The kids might reply, can we just watch the last 5 minutes? Which I think is reasonable and then they're happy and there's no drama and big fall out.

This is textbook emotional abuse. Sarcasm, repeated unfair criticism, name calling ("lazy"), and frequent shouting.
Cotscats · 15/11/2021 12:22

I think what he wants is to continue as we are but without me ever kicking up a fuss about our non existent relationship.

He wants me to continue with all childcare and household responsibilities and admin, and just be left to live his life without anyone asking anything of him. He'd like to maintain the family man persona but without any effort on his part.

He doesn't ever suggest we spend time together or talk or resolve any conflicts. He doesn't plan for ours or the kids futures. If he does even think about it, he doesn't share that with me.

OP posts:
DrSbaitso · 15/11/2021 12:22

@Cotscats

His father is the same only more extreme.
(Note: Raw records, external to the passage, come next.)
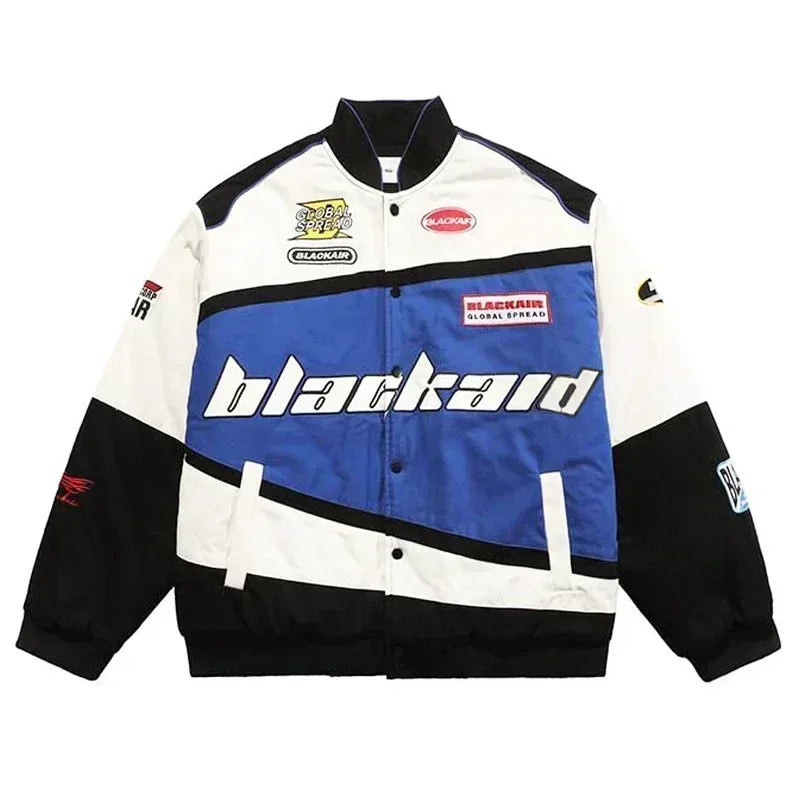 2024 American retro jacket Y2K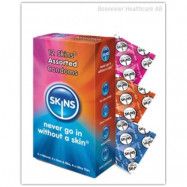 Skins Assorted 12-pack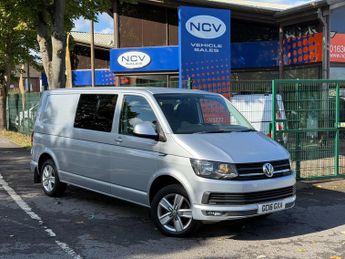 Volkswagen Transporter 2.0 TDI T32 Highline Kombi FWD LWB Euro 6 (s/s) 5dr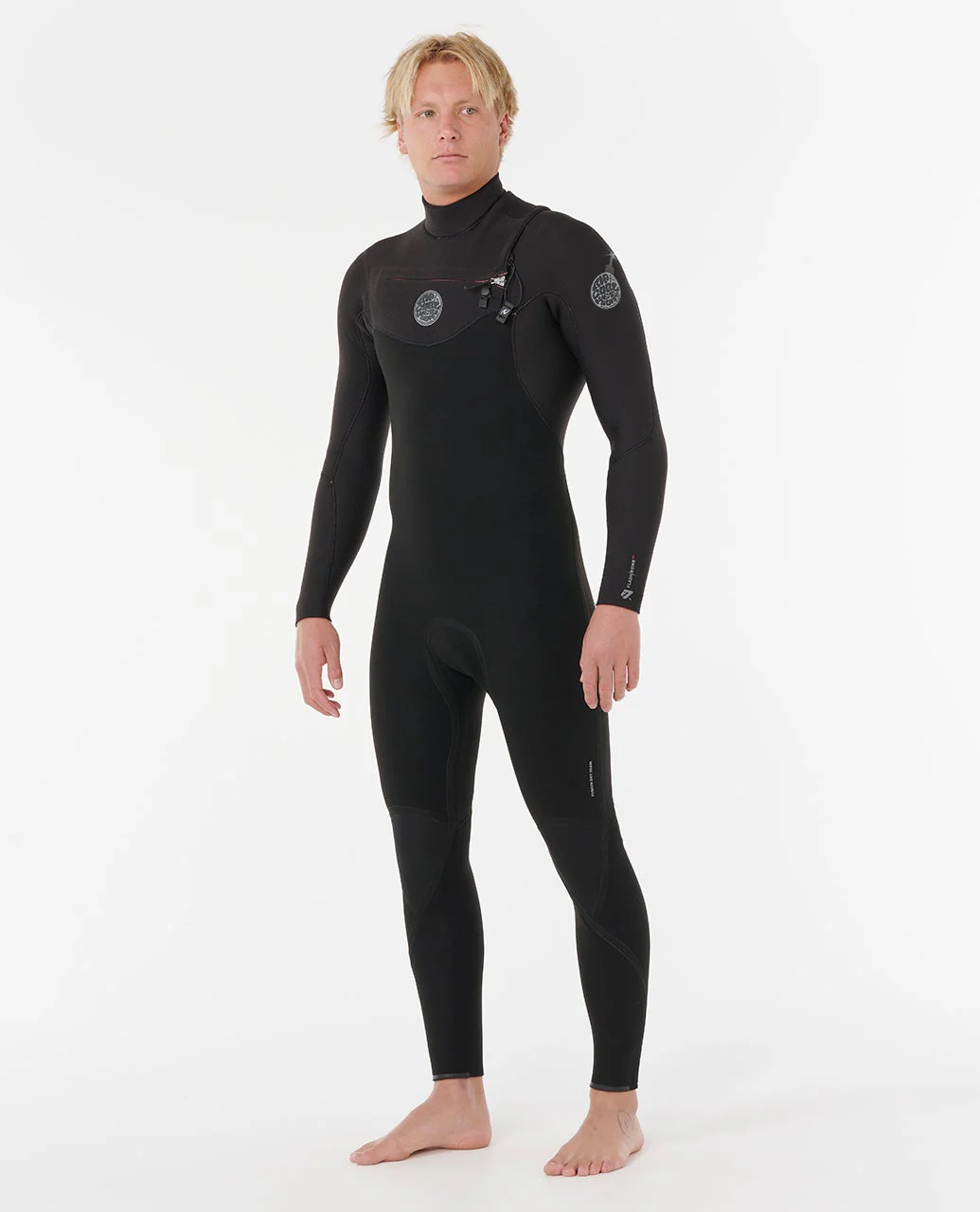Flashbomb 5/3 Chest Zip Steamer Wetsuit - Image 2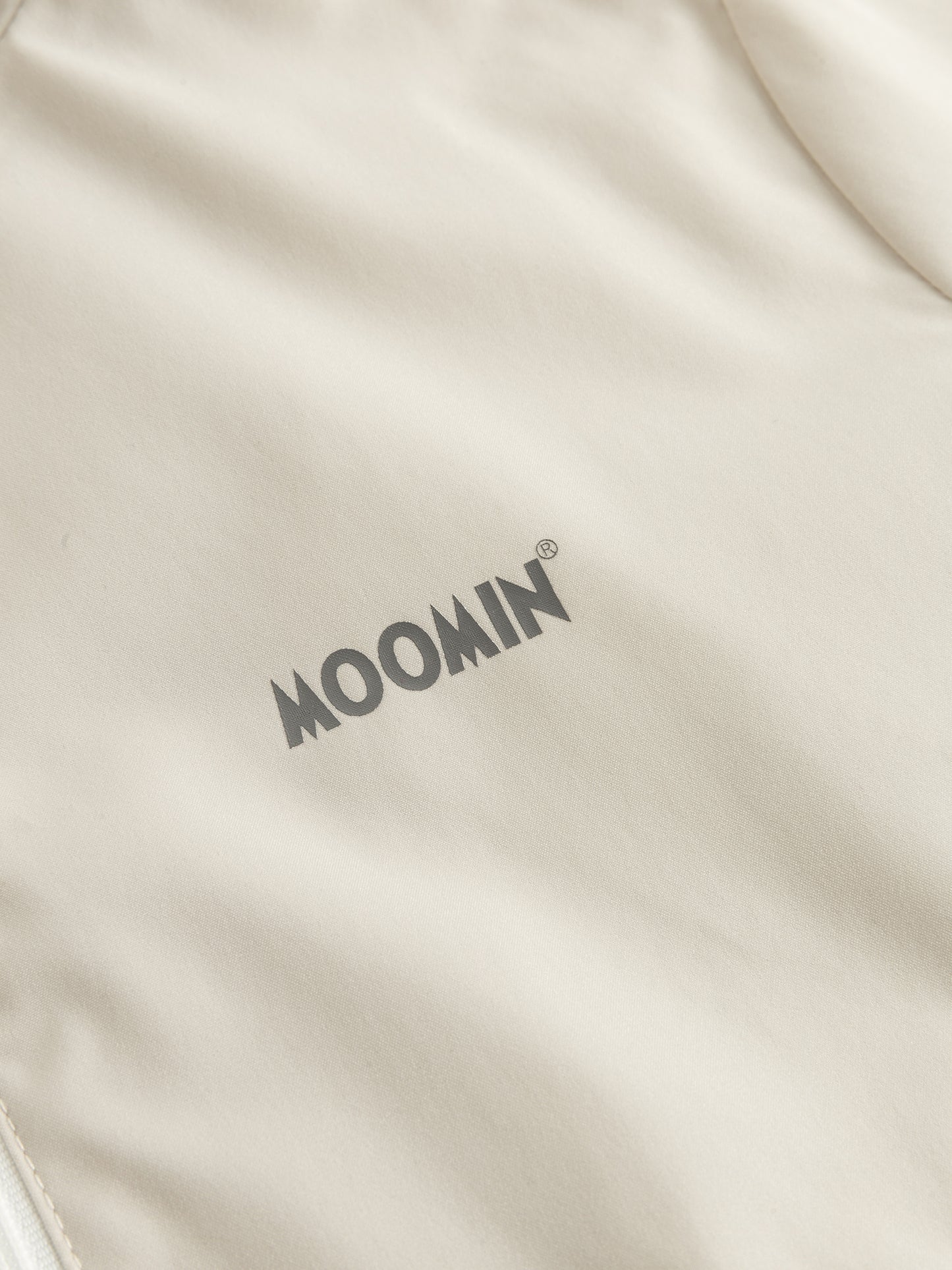 Kids Moomin Stinky Hooded Lightweight Jacket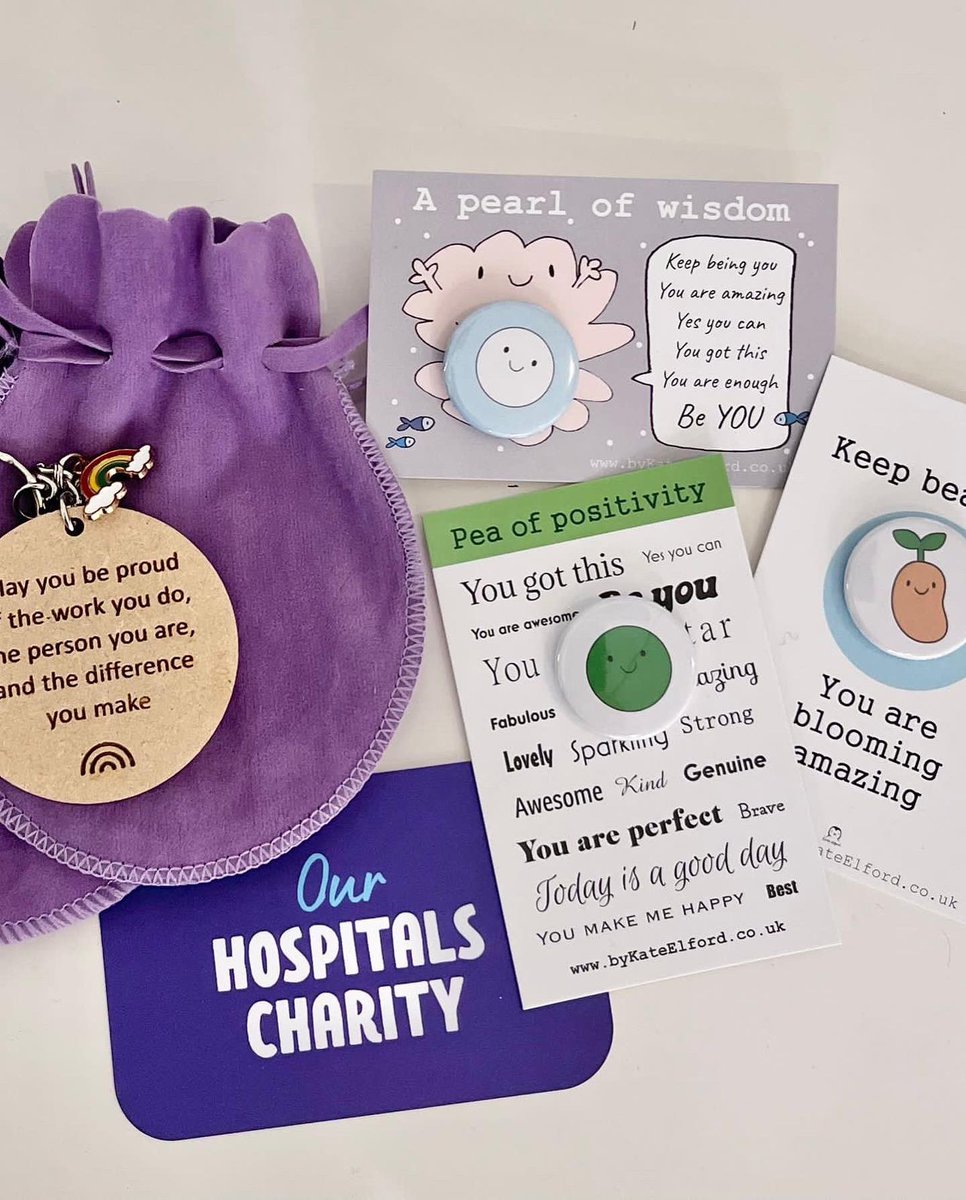 Our Hospitals Charity - James Cook & Friarage tweet media
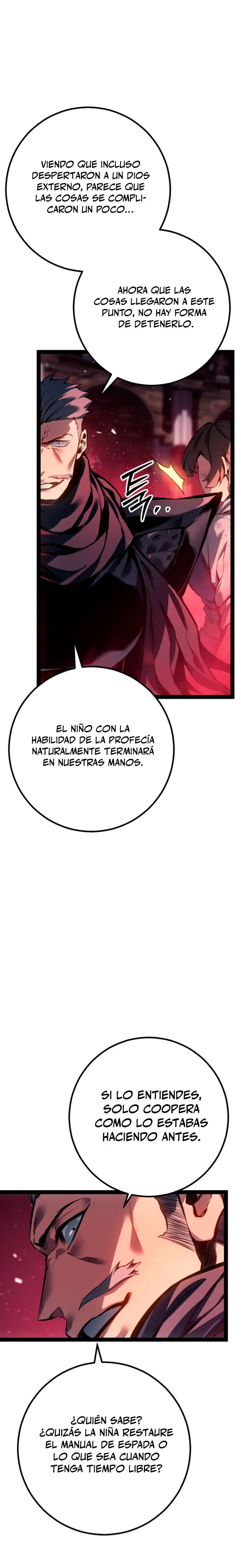 Regresión del bastardo del clan de la espada Capitulo 104 página 10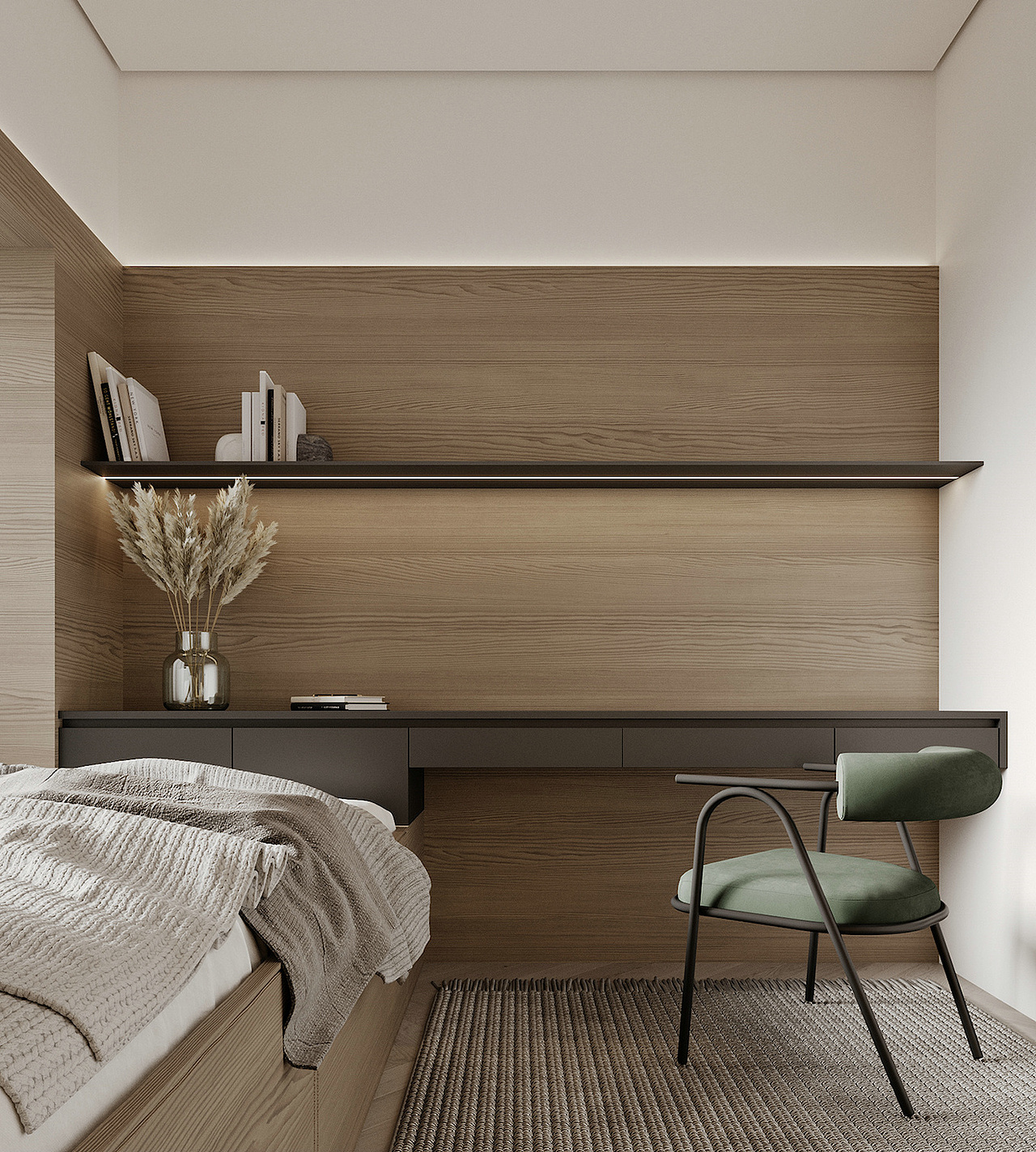 现代美学的优雅!-极简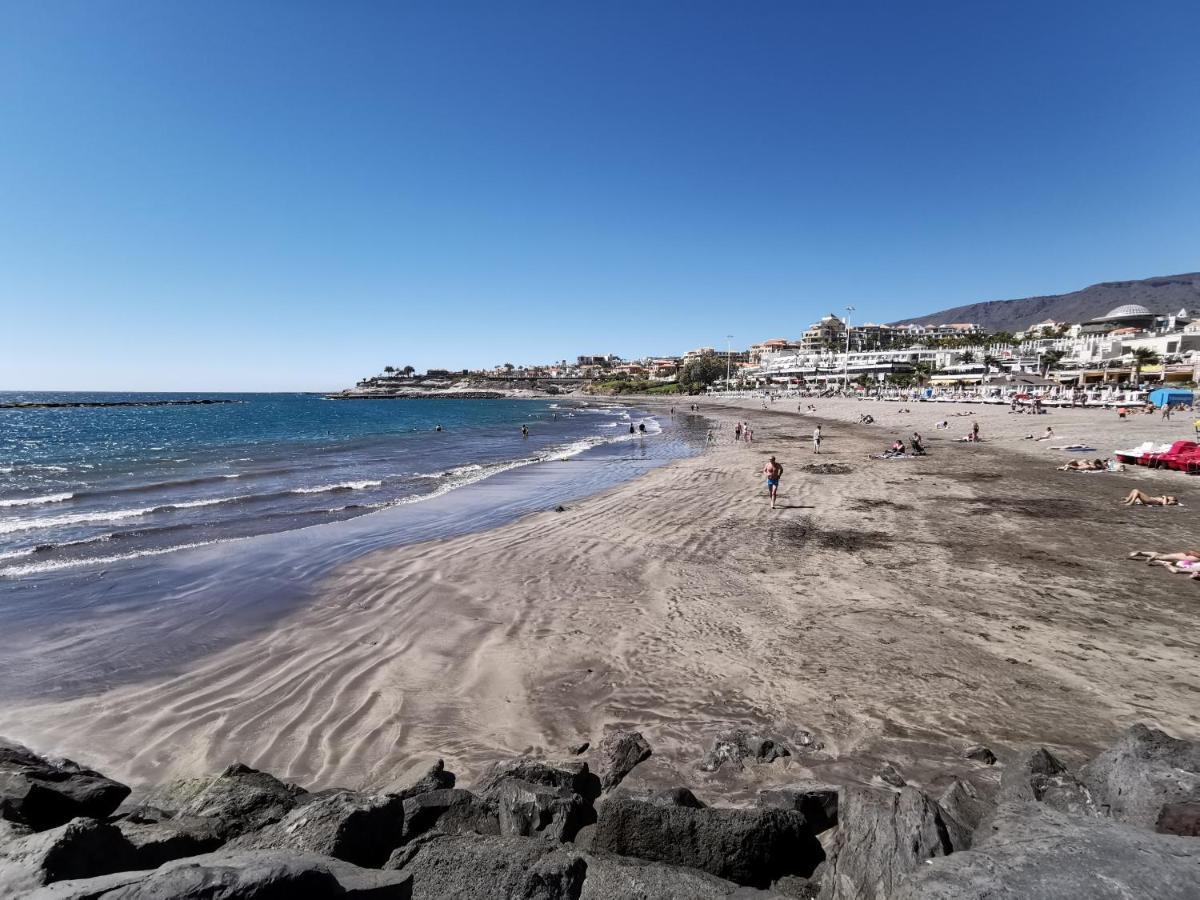 Home2Book Stunning Sea Views Adeje, Wifi & Pool Playa Feñabe Bagian luar foto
In his book, he is an improvement on his father and therefore doing a good job.
That's very often the way.

And I'd guess that any implication that he's at all like his father just results in extreme denial and anger. But a neutral request that he start treating people better isn't working either.

If he won't change, and people generally don't, this is it for you and your kids, unless you make changes instead.

Do the kids talk to you about how he makes them feel?

DrSbaitso · 15/11/2021 12:23

He wants me to continue with all childcare and household responsibilities and admin, and just be left to live his life without anyone asking anything of him. He'd like to maintain the family man persona but without any effort on his part.

I bet he does.

But what do you want?

Cotscats · 15/11/2021 12:28

I want to be with someone who likes me and who likes talking to me. Someone who wants to spend time with me. A partner who is my partner in the sense we make decisions together and they are actively involved.

OP posts:
JorisBonson · 15/11/2021 12:30

I grew up with parents who hated each other. It took me 20 years to figure out what a decent relationship looked like.

Please don't put your children in this position.

arethereanyleftatall · 15/11/2021 12:34

Like so often on mn, you open the thread with an op that downplays the extent, talks of a hum-drum plodding along marriage, which does invite the odd poster to say 'carry on', then as posters delve deeper, emerges a deeply unpleasant, selfish, abusive, bully.
It happens so often, that I wonder if women trapped like this do it, sub-consciously, on purpose; because they can't bear a unanimous ltb response, and need the little steps.

Bunce1 · 15/11/2021 12:46

You can leave him and have a happy life.

The first step you have already done, admitting the problem and wanting to make a change.